> Required actions:
1) List every person named in the text about Art Dubai.
2) Please reproduce the passage of the Art Dubai text starting at "One area that" and ending at "Che Wei Peh.", word for word.

-- Text shown follows --

It is set against this backdrop that Art Dubai (1-5 March) opens its biggest edition yet, returning to full force for the first time since the pandemic. The fair—which specialises in art from the Middle East, North Africa and South Asia—will bring together more than 130 exhibitors this year, with increased participation from leading African and South Asian dealers and an expanded Art Dubai Digital section. “Dubai is rapidly developing into a global financial and technology hub,” says Art Dubai’s artistic director Pablo del Val. “The city is booming.”

One area that has not been booming of late is the crypto market and its related art industry. Last year’s Art Dubai saw the launch of its new digital section: “an annual 360-degree snapshot of the digital art landscape, building bridges between the art and technology worlds, and exploring how artists are utilising new, immersive technologies to collapse the boundaries of the traditional art world”, a statement says. Despite the enduring crypto winter, Art Dubai’s digital section has grown from 17 galleries to 22 this year and has been curated by the Singapore-based arts writer Clara Che Wei Peh.

A still from Nujoom Alghanem’s film Sharp Tools (2017) Courtesy of MORROW collective

“Competition [for a place at Art Dubai Digital] was much tougher this year,” says Anna Seaman, the co-founder and curator of MORROW Collective, which is returning to the fair this year. It will present one booth of art from leading regionally based artists and a second booth, in collaboration with VISA, “showing some of the biggest names in crypto internationally”, Seaman adds. Works on show include a new NFT series by the Emirati artist and poet Nujoom Alghanem, which is derived from her 2017 film Sharp Tools, an artistic documentary about Hassan Sharif, who is widely regarded as the father of contemporary art in the UAE. “Scenes from the film have been laid over each other and accompanied by Alghanem’s poetry—they are beautiful and feel like a piece of Hassan himself,” Seaman says. Prices for the works range from $200-$6,000.

-- Text shown concluded --
-- Material provided follows --

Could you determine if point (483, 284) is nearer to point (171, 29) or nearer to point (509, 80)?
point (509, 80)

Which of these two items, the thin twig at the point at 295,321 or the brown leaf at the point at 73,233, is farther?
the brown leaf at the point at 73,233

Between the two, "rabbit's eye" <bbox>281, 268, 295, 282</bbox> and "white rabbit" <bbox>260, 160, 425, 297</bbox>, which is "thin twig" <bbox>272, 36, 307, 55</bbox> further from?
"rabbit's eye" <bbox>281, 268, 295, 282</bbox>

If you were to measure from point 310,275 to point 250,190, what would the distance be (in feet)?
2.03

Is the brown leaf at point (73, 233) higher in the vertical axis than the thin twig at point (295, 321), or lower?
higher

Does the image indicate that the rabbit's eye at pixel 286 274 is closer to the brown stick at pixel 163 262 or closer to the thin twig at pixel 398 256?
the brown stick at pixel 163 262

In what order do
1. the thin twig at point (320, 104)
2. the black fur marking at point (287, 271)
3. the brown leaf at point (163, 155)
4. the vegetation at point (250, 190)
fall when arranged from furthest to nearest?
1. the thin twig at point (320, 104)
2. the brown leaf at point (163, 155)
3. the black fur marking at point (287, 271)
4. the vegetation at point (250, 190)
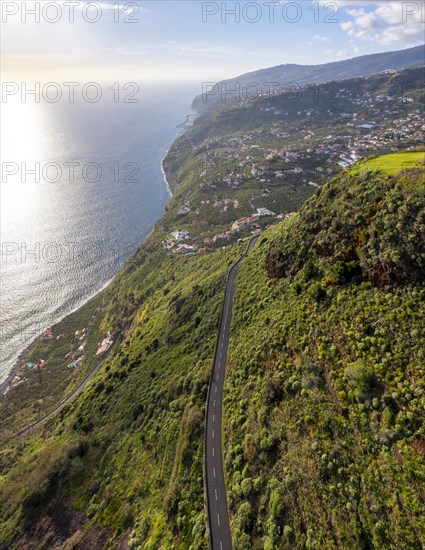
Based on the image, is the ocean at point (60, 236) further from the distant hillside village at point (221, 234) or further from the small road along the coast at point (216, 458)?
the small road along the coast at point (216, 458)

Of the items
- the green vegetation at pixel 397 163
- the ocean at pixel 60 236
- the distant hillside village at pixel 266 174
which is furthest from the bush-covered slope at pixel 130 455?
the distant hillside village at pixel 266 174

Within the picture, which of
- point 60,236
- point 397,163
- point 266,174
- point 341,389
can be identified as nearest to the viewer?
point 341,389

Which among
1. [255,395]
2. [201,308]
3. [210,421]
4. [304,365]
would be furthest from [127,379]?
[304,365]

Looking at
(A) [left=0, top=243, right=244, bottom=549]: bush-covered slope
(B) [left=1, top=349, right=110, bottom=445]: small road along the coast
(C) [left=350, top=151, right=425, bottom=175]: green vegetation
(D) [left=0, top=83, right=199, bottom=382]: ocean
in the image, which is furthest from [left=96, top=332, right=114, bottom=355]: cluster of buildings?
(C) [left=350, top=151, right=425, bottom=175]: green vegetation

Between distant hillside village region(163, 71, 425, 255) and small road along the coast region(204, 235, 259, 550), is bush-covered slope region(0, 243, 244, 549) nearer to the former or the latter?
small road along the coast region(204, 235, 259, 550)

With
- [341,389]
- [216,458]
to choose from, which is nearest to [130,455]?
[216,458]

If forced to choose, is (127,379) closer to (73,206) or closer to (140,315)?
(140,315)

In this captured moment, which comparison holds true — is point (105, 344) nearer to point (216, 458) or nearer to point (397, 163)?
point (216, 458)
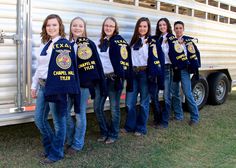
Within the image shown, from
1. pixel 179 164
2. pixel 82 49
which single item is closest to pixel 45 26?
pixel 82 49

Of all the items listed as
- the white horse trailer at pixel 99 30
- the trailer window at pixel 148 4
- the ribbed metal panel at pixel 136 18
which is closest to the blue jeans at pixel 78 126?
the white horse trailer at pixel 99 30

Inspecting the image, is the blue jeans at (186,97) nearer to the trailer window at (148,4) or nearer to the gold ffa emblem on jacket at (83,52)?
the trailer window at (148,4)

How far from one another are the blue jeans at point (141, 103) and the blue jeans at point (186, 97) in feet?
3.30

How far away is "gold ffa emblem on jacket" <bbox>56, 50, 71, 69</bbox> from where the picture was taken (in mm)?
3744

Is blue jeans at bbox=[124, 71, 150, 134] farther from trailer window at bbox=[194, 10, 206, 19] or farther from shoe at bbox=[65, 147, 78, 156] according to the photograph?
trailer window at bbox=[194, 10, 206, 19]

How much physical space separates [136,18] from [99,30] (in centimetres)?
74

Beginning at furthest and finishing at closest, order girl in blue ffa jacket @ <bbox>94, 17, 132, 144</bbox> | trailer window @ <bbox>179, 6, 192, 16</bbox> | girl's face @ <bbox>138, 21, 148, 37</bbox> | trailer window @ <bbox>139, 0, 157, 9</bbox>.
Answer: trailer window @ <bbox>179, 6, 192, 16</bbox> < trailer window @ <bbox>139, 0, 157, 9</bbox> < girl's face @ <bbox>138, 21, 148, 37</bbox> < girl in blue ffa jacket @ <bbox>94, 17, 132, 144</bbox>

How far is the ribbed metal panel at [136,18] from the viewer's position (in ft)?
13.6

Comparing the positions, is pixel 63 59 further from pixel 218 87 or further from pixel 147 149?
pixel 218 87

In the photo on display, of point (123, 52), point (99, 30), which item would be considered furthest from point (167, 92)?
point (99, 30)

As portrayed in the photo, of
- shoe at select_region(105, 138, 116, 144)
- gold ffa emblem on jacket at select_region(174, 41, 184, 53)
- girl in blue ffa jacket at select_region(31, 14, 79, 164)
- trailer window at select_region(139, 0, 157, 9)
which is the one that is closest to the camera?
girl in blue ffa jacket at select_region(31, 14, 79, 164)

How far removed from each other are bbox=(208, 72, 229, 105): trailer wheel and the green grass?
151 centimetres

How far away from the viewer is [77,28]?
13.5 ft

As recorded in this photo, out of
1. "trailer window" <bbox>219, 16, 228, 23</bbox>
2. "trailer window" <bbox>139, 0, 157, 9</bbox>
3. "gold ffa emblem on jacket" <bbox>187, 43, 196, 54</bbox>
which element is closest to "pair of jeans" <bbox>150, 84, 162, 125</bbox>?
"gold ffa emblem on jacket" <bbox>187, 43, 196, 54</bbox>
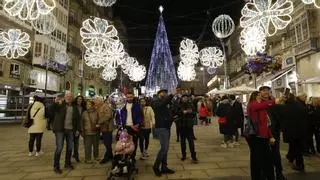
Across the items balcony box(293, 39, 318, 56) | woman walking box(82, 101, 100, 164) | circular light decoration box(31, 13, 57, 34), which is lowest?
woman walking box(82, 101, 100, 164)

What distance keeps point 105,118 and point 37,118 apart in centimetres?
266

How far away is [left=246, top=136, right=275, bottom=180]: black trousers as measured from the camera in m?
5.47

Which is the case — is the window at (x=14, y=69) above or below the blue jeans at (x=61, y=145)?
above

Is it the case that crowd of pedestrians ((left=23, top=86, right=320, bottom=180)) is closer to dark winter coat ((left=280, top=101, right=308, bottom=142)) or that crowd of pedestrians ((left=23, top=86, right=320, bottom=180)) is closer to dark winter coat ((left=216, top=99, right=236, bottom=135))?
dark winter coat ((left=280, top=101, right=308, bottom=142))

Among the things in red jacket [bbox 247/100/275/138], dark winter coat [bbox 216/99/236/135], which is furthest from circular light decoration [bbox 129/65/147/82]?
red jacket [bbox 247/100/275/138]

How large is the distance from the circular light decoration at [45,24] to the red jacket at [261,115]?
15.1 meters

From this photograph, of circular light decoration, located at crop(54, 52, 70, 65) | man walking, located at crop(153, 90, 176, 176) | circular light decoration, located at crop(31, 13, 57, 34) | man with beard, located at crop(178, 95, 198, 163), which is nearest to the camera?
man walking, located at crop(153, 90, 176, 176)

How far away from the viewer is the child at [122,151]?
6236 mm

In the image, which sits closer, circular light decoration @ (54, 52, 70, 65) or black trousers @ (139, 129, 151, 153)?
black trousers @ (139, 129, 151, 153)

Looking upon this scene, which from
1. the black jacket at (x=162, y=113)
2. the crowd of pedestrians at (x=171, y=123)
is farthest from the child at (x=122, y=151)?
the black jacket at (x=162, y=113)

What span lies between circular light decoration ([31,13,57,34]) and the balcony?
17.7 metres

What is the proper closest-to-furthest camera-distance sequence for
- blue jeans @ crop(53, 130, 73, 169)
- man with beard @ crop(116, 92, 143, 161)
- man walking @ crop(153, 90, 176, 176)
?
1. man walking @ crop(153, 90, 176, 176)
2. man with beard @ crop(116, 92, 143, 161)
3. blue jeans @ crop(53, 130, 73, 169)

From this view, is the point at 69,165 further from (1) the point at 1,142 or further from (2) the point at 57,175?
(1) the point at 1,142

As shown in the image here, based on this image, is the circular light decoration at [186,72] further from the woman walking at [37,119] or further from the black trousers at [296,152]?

-- Material provided concluded --

> Task solutions:
1)
Pablo del Val
Clara Che Wei Peh
Anna Seaman
Nujoom Alghanem
Hassan Sharif

2)
One area that has not been booming of late is the crypto market and its related art industry. Last year’s Art Dubai saw the launch of its new digital section: “an annual 360-degree snapshot of the digital art landscape, building bridges between the art and technology worlds, and exploring how artists are utilising new, immersive technologies to collapse the boundaries of the traditional art world”, a statement says. Despite the enduring crypto winter, Art Dubai’s digital section has grown from 17 galleries to 22 this year and has been curated by the Singapore-based arts writer Clara Che Wei Peh.